[Spatial data with pictures]
-- BEGIN --
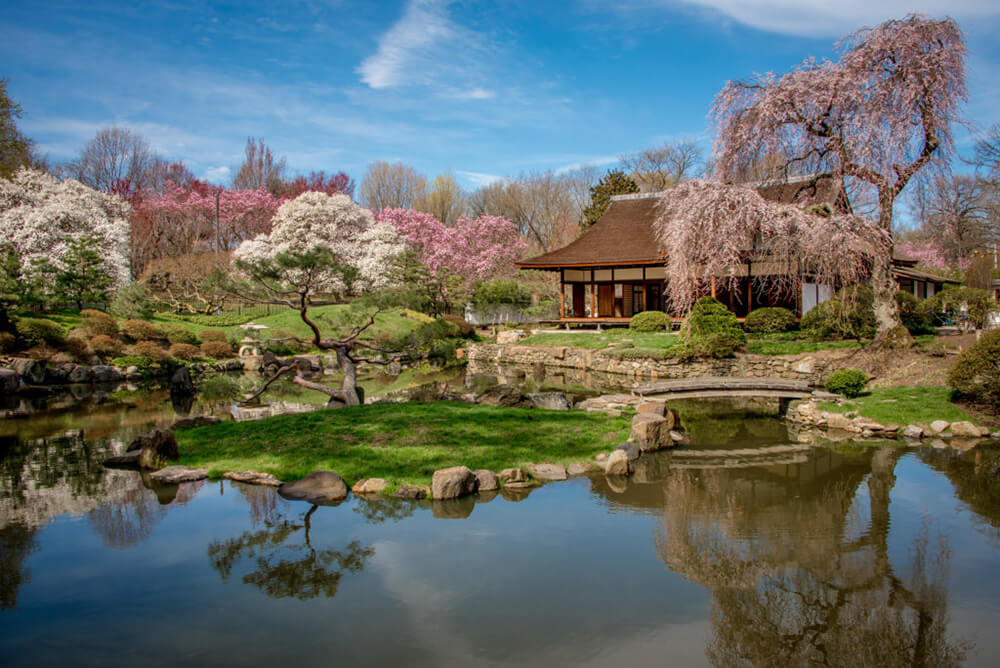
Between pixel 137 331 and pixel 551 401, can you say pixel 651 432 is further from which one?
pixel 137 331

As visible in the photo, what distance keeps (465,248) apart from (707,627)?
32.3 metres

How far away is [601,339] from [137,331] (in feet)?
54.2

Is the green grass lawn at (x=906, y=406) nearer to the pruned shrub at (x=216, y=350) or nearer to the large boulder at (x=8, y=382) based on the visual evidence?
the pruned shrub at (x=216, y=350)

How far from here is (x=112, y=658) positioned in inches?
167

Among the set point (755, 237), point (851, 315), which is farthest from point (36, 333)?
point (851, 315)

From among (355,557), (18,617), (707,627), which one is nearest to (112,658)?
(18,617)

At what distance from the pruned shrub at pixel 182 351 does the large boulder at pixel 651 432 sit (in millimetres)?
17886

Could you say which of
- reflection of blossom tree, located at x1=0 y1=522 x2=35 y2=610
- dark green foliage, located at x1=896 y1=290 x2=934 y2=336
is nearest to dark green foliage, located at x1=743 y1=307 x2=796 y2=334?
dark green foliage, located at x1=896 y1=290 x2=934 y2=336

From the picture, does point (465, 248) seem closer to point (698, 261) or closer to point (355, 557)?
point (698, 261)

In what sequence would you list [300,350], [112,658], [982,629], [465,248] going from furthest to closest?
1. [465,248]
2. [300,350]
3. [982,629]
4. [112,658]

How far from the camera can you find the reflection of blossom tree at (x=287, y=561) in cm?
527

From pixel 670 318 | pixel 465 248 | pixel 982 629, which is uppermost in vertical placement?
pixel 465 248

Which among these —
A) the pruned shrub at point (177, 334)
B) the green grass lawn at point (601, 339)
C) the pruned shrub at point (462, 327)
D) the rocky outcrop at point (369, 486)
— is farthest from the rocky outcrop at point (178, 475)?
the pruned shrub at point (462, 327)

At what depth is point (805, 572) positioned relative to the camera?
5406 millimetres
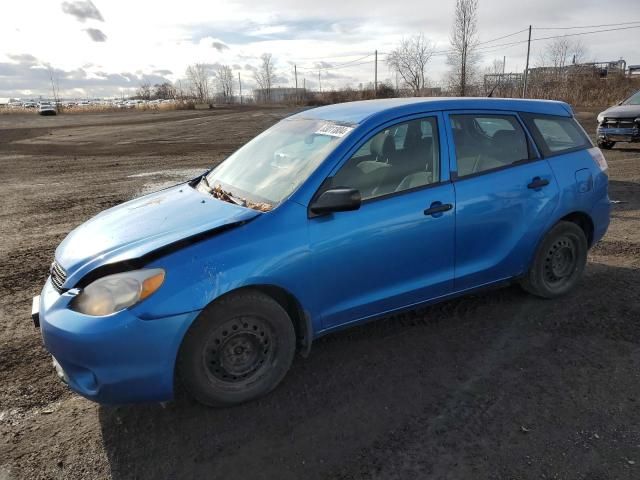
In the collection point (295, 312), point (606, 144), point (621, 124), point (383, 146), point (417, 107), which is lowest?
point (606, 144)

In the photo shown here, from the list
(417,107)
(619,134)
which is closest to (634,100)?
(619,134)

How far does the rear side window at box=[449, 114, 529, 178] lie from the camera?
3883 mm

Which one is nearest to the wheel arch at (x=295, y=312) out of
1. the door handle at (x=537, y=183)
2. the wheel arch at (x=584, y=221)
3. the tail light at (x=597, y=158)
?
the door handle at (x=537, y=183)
-- END --
-- BEGIN --
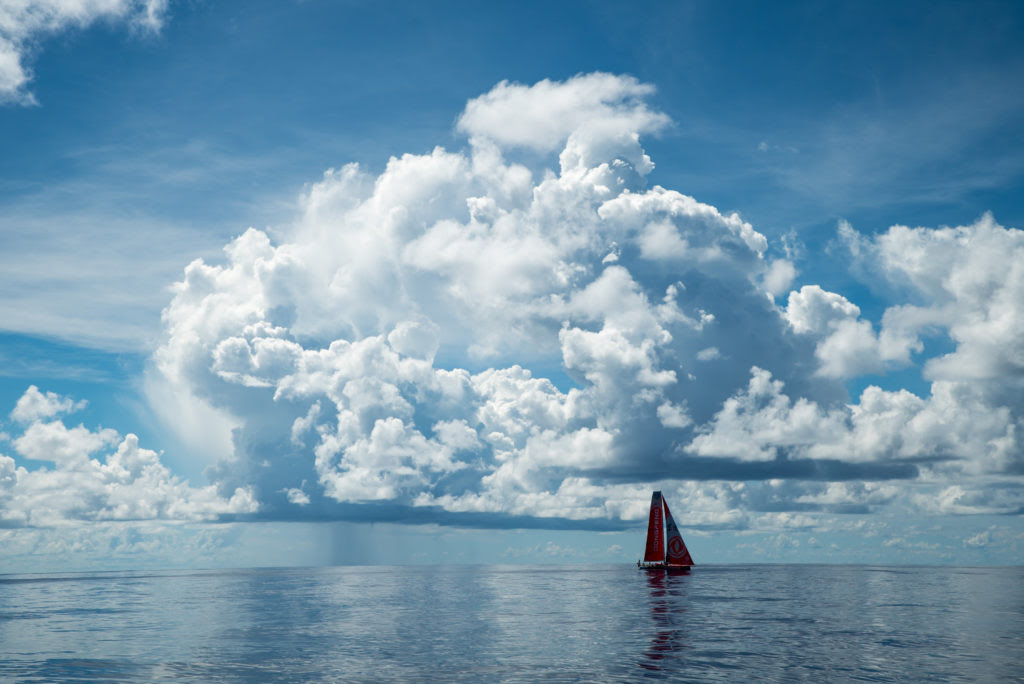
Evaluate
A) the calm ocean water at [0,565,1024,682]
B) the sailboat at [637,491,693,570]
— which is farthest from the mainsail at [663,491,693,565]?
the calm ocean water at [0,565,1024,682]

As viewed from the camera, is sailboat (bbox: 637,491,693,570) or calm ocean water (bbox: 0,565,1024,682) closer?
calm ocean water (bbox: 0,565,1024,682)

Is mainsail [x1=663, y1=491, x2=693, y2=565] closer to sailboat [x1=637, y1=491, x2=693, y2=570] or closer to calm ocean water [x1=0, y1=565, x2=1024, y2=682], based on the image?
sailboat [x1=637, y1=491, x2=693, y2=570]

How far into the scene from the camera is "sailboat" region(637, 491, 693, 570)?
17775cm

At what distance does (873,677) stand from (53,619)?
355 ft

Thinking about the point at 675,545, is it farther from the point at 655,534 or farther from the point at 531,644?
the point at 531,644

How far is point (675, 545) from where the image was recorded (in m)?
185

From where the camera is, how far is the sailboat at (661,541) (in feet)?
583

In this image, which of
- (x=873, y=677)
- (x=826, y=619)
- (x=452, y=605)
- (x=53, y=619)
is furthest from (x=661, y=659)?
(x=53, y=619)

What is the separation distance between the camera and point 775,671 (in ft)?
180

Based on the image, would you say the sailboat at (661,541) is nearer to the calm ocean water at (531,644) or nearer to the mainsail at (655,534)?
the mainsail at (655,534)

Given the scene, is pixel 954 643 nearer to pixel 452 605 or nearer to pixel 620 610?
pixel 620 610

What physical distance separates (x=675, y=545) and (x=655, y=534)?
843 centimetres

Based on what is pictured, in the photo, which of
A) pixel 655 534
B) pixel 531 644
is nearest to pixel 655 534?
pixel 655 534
-- END --
TASK BRIEF
Find every line in the entries above that contains the string "pixel", matching case exactly, and copy each of those lines.

RESPONSE BELOW
Between pixel 137 331 and pixel 551 401, can you say pixel 651 432 is further from which one?
pixel 137 331
At what distance from the pruned shrub at pixel 182 351 does the large boulder at pixel 651 432 sit (in millimetres)?
From pixel 670 318 | pixel 465 248 | pixel 982 629, which is uppermost in vertical placement?
pixel 465 248
Given the scene, is pixel 954 643 nearer to pixel 452 605 or nearer to pixel 620 610?
pixel 620 610
A) pixel 655 534
B) pixel 531 644
is nearest to pixel 655 534?
pixel 655 534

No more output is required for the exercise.